(Records from a spatial question set)
┌────────

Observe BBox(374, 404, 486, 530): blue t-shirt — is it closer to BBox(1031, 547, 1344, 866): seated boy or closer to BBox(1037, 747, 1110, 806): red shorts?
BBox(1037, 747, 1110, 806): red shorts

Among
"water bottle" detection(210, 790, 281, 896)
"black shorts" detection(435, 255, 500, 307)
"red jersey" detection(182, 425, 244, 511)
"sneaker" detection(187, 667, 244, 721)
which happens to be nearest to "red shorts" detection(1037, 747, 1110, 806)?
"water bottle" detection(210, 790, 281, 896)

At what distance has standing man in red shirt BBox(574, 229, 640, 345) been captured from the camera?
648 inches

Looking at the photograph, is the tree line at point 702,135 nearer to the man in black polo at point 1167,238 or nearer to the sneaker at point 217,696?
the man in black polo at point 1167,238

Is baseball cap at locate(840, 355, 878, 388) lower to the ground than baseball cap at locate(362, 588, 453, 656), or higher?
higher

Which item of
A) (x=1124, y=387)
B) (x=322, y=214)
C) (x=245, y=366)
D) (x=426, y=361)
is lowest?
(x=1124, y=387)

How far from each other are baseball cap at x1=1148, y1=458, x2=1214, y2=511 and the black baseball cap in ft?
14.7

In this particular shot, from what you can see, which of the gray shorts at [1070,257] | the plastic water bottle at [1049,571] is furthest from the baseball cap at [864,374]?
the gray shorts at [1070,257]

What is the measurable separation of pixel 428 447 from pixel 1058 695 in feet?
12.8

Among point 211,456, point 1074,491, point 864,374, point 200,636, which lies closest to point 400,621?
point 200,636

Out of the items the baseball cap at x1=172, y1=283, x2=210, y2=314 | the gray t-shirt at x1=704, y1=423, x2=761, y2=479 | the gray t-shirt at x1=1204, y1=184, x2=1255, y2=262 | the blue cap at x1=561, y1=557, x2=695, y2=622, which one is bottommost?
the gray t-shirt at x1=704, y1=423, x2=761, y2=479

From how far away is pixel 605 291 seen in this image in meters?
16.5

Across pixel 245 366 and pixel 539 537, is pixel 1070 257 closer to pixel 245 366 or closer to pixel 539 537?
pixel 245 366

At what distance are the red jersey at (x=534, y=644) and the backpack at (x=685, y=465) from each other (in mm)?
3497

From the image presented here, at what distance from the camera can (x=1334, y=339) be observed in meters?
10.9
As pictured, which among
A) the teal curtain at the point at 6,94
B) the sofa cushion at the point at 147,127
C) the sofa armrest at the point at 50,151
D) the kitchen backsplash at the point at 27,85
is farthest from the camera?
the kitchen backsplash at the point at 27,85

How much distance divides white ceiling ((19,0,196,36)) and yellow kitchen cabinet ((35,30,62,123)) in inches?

└────────

■ TASK:
Print verbatim the lines of the listing starting at the line containing "From how far" and ending at the end of the listing, both ends included.

■ WRITTEN RESPONSE:
From how far away is pixel 605 291 seen in this image in meters?
16.5

Across pixel 245 366 and pixel 539 537, is pixel 1070 257 closer to pixel 245 366 or closer to pixel 539 537?
pixel 245 366

At what distance are the red jersey at (x=534, y=644) and the backpack at (x=685, y=465) from each other (in mm)?
3497

From the image presented here, at what distance from the camera can (x=1334, y=339) be observed in meters?
10.9
As pictured, which among
A) the teal curtain at the point at 6,94
B) the sofa cushion at the point at 147,127
C) the sofa armrest at the point at 50,151
D) the kitchen backsplash at the point at 27,85
is farthest from the camera?
the kitchen backsplash at the point at 27,85

How much distance divides white ceiling ((19,0,196,36)) and yellow kitchen cabinet ((35,30,62,123)) in inches?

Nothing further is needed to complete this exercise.